= Joseph A. Litterer =

American organizational theorist and academic

Joseph August (Joe) Litterer (October 16, 1926 - December 5, 1995) was an American organizational theorist and Professor at the University of Massachusetts, known for his work on the state of the art and history of systemic management.

== Biography ==
Born in Philadelphia to Charles Litterer and Gladys Bader, Litterer obtained his BSc in mechanical engineering and his MBA both from Drexel University. Sequentially he obtained his PhD in business administration from the University of Illinois.

Litterer started his academic career at the University of Illinois, and later moved to the University of Massachusetts. He was visiting professor at many universities national and abroad. He was elected Fellow of the Academy of Management, and its 25th president in the year 1969–1970.

Litterer was married to the American organizational theorist Mariann Jelinek.

== Selected publications ==
- Joseph A. Litterer (1967).

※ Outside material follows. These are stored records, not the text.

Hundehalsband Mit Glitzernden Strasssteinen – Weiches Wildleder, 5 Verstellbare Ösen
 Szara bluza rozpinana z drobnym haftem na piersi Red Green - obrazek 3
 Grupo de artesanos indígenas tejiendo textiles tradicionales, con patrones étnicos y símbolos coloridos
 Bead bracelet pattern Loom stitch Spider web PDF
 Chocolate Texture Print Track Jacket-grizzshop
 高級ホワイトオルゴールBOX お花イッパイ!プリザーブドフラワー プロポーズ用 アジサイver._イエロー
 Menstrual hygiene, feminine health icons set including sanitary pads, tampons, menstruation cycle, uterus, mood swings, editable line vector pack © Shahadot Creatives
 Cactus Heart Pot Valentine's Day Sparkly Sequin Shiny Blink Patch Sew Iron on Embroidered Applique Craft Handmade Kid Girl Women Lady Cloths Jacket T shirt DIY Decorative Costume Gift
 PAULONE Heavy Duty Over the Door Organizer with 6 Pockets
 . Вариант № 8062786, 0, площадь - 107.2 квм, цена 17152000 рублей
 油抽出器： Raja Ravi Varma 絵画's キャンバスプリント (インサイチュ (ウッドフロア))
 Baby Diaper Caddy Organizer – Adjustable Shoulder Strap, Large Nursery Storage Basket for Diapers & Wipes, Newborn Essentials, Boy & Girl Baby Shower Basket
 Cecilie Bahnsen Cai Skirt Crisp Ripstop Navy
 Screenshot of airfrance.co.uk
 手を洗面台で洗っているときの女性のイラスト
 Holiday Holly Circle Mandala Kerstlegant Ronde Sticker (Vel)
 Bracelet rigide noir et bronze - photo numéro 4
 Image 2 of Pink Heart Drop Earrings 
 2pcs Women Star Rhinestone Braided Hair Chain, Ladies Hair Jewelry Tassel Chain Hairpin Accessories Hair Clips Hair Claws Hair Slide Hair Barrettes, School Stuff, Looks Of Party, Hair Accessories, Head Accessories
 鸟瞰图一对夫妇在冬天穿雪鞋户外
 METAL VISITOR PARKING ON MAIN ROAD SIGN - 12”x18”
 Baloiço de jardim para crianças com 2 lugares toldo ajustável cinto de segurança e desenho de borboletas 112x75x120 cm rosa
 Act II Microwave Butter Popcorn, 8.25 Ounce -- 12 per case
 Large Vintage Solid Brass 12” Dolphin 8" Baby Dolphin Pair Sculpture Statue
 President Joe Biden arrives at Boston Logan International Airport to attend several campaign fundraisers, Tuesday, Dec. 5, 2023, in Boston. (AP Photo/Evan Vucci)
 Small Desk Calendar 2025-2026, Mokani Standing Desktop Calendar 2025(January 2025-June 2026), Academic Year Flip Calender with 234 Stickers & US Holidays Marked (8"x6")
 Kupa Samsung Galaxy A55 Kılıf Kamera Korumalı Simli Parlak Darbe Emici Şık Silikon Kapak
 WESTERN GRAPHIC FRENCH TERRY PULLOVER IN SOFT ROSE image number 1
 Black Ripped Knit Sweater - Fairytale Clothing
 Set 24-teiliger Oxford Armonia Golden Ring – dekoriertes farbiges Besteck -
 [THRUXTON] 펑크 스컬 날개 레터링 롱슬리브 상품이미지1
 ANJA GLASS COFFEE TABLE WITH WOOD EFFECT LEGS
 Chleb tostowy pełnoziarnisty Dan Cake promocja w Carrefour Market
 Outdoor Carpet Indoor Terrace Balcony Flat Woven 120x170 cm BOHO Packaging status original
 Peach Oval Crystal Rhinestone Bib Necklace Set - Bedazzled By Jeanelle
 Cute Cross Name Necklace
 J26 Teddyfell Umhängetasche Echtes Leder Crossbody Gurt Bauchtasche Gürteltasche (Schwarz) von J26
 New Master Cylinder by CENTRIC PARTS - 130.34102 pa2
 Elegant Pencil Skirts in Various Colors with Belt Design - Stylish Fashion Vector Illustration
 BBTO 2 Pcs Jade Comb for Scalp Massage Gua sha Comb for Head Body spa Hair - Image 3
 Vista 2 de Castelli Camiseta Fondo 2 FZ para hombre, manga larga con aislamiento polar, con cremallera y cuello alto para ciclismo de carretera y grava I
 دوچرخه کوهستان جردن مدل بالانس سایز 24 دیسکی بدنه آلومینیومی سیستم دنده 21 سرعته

The Analysis of Organizations.
- Litterer, Joseph A. Organizations: structure and behaviour. 1969.
- Jelinek, Mariann, Joseph August Litterer, and Raymond E. Miles. Organizations by design: Theory and practice. Business Publications, 1981.

Articles, a selection:
- Litterer, Joseph A. "Systematic management: The search for order and integration." Business History Review 35.04 (1961): 461–476.
- Litterer, Joseph A. "Systematic management: design for organizational recoupling in American manufacturing firms." Business History Review 37.04 (1963): 369–391.
- Litterer, Joseph A. "Conflict in organization: A re-examination." Academy of Management Journal 9.3 (1966): 178–186.
- Jelinek, Mariann, and Joseph A. Litterer. "Toward a cognitive theory of organizations." Advances in managerial cognition and organizational information processing 5 (1994): 3-41.
- Jelinek, Mariann, and Joseph A. Litterer. "Toward entrepreneurial organizations: Meeting ambiguity with engagement." Entrepreneurship Theory and Practice 19 (1995): 137–168.